What do you do when you've maxed out recipes?


----------



## Old Bloke (28/2/18)

You can always save your Beersmith database in the cloud. Keep as many recipes as you want.


----------



## JDW81 (28/2/18)

I've had the basic program for years and it's perfectly fine. For the $20ish I paid for it in 2011 it has well and truely given me value for money.

I don't use the recipes that come with the program, as I prefer to build my own.

The basic program does all the gravity calculations, is easy to change your equipment profiles and adjust efficiency to guide your recipes. I don't know if the 15 recipe cap is new, or just applies to cloud storage but I've got hundreds of recipes saved in my program.

For $50 a year I wouldn't bother.

JD


----------



## SnailAle (28/2/18)




----------



## n87 (28/2/18)

Thats only online storage.
By default it stores them locally, so if you don't need to share them all... just get the standard


----------



## SnailAle (28/2/18)

n87 said:


> Thats only online storage.
> By default it stores them locally, so if you don't need to share them all... just get the standard


Ahk that makes sense, I'll buy it tonight. 

Cheers for the help gents


----------



## Nullnvoid (28/2/18)

Refer to post #3  

Kidding, as long as you get it sorted mate!


----------



## Moog (28/2/18)

if I see a recipe from the cloud that I want, I just copy it, and build it in the program myself, my main reason for doing it this way, is to practice using the software


----------



## fungrel (1/3/18)

Why not use a cloud based platform like brewersfriend? The whole beersmith ecosystem is antiquated and designed to extract the most money out of those that still use the service.

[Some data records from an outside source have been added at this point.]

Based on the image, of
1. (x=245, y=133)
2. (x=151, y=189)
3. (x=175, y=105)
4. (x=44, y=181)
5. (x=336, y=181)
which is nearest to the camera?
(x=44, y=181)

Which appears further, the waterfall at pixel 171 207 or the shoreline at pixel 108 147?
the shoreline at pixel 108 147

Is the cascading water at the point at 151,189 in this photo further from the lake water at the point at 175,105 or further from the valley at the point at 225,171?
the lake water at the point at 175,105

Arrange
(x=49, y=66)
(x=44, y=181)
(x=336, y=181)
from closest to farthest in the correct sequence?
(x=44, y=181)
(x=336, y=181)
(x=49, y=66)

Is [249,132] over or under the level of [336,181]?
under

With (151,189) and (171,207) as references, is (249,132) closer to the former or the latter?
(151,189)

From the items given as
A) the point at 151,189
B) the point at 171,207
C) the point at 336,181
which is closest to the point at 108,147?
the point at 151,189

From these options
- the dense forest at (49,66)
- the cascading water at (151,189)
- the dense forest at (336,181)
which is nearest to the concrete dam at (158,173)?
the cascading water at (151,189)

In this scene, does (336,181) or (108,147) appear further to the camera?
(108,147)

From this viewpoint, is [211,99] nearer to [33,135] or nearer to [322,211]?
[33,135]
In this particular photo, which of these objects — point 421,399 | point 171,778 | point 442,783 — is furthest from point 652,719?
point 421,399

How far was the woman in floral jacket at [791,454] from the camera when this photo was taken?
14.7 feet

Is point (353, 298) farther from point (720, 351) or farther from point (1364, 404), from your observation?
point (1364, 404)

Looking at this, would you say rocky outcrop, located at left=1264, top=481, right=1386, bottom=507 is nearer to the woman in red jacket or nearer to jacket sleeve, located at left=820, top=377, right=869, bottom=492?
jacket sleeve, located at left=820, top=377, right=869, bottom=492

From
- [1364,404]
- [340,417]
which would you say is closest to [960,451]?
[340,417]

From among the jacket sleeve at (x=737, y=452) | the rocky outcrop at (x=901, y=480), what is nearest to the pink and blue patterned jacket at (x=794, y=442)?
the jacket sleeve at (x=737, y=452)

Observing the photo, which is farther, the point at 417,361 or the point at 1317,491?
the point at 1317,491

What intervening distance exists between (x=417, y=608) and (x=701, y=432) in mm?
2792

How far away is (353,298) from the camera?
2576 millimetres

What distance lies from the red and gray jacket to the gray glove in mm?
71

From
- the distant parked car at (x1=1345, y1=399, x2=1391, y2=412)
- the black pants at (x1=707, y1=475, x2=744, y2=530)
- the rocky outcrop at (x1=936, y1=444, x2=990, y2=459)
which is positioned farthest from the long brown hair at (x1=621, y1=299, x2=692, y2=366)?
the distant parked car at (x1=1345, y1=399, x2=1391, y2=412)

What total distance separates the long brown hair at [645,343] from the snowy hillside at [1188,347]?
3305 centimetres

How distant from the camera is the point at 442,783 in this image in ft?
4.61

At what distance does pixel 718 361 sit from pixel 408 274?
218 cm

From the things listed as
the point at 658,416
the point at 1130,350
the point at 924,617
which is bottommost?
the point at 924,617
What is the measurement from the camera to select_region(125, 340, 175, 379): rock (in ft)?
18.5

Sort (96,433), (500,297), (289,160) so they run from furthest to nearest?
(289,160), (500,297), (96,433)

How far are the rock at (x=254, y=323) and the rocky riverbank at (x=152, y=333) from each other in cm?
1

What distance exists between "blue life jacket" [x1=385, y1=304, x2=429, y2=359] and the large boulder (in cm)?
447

100% cloud platforms are ubiquitous across all devices, access any recipe anywhere. I don't believe beersmith is worth the money when I can pay $10/year for a product that's usable wherever I am with unlimited recipes.


----------



## philrob (1/3/18)

I use BeerSmith2 standard version, after upgrading from the original BeerSmith, and it's a once only payment on any of the versions.
The only continuing payments are when you want to optionally upgrade your cloud access from the standard, as far as I can see
I've never used the cloud function. I don't need access anywhere other than at home, and I don't use other brewer's recipes. In fact, my recipes are made up on the fly in my brewery based on ingredients at hand, and only entered into BS2 once I have the mash underway. I'll then use it to work out the hopping schedule. Has worked fine for me now for the last 11 years, and it contains a record of all my brews over that time.


----------



## Danscraftbeer (1/3/18)

Standard BS2 for me too. $30 once off payment, or was it $22? cant remember, and I find no limitations with it. I can download as many recipes I want off the cloud, not that I do anymore. Only when I began all grain I downloaded loads of different style recipes off the cloud but got the impression that no guarantee whatsoever that any of those recipes are any good! pff. As in, any eager brewer/many newb can upload recipes and reading through a lot of them seemed silly. Like infinite so called educational youtubes made by halfwits and newbs. I never even reference them anymore unless I here of a good recommendation of a proven recipe etc.
$0.02


----------



## Engibeer (9/3/18)

Just store your recipes on another cloud, create a direct link to that location mapped to your local drive and then specify that as your location in beersmith.


----------